Thesis XXXV. -- God concurs simultaneously in the actions of finite beings.
209. Hitherto we have treated of the continual direct action of God whereby He sustains creatures in their existence. Now we are to consider His operation regarding their activity. This subject is known in the schools of Catholic Philosophy under the name of concursus divinus, or Divine concurrence. Instead of "concursus" the Angelic Doctor uses constantly other terms. He denotes the Divine co-operation with the actions of finite beings by the general term "operation" (operatio); and he specifies it by saying that God moves creatures to action (Deus movet res ad operandum), by which he means that this motion to action is exercised inasmuch as God directs, as it were, the active principles and forces of created natures, to their operation (quasi applicando formas et virtutes rerum ad operationem), and that, inasmuch as the created activity being thus influenced by Divine motion, all things act in virtue of the Divine power, so much so that He is the cause of all the actions of every agent (secundum hoc omnia agunt in virtute ipsius Dei; et ita ipse est causa omnium agentium).{4}
It is difficult to say which of the two modes of expression is better. Whether we use the modern term "concursus" or whether we follow the terminology of St. Thomas, and say that God's influence upon the activity of creatures is a sort of motion or application exercised upon their faculties, that He operates in their operation, and that creatures act in virtue of Divine power: all these technical terms may be easily misunderstood unless accurately explained. Misunderstanding of terms is here the more to be guarded against, because there is something in the dependence of finite activities upon the action of God, which has become a subject of controversy among Catholic philosophers, although they agree with one another up to a certain point. That all actions of creatures, simultaneously with their dependence upon created causes, have also a certain dependence upon the action of the Creator, nobody denies. The difference of opinion is about the nature of the dependence.

· · · · ·

• **WHAT NEEDS TO BE DONE**
Return the full passage on God's concurrence in the actions of finite beings, word for word.

· · · · ·

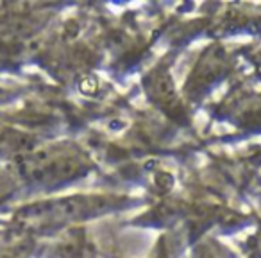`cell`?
Segmentation results:
<instances>
[{"instance_id":"1","label":"cell","mask_w":261,"mask_h":258,"mask_svg":"<svg viewBox=\"0 0 261 258\" xmlns=\"http://www.w3.org/2000/svg\"><path fill=\"white\" fill-rule=\"evenodd\" d=\"M79 90L83 91L84 95H93V93H97V90H98V81L95 79V77H91V76L84 77V79L79 83Z\"/></svg>"}]
</instances>
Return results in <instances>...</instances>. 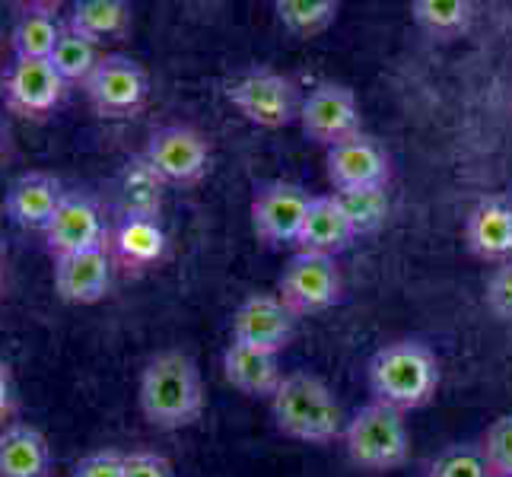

· · · · ·

• **THE REPLY**
Thesis XXXV. -- God concurs simultaneously in the actions of finite beings.
209. Hitherto we have treated of the continual direct action of God whereby He sustains creatures in their existence. Now we are to consider His operation regarding their activity. This subject is known in the schools of Catholic Philosophy under the name of concursus divinus, or Divine concurrence. Instead of "concursus" the Angelic Doctor uses constantly other terms. He denotes the Divine co-operation with the actions of finite beings by the general term "operation" (operatio); and he specifies it by saying that God moves creatures to action (Deus movet res ad operandum), by which he means that this motion to action is exercised inasmuch as God directs, as it were, the active principles and forces of created natures, to their operation (quasi applicando formas et virtutes rerum ad operationem), and that, inasmuch as the created activity being thus influenced by Divine motion, all things act in virtue of the Divine power, so much so that He is the cause of all the actions of every agent (secundum hoc omnia agunt in virtute ipsius Dei; et ita ipse est causa omnium agentium).{4}
It is difficult to say which of the two modes of expression is better. Whether we use the modern term "concursus" or whether we follow the terminology of St. Thomas, and say that God's influence upon the activity of creatures is a sort of motion or application exercised upon their faculties, that He operates in their operation, and that creatures act in virtue of Divine power: all these technical terms may be easily misunderstood unless accurately explained. Misunderstanding of terms is here the more to be guarded against, because there is something in the dependence of finite activities upon the action of God, which has become a subject of controversy among Catholic philosophers, although they agree with one another up to a certain point. That all actions of creatures, simultaneously with their dependence upon created causes, have also a certain dependence upon the action of the Creator, nobody denies. The difference of opinion is about the nature of the dependence.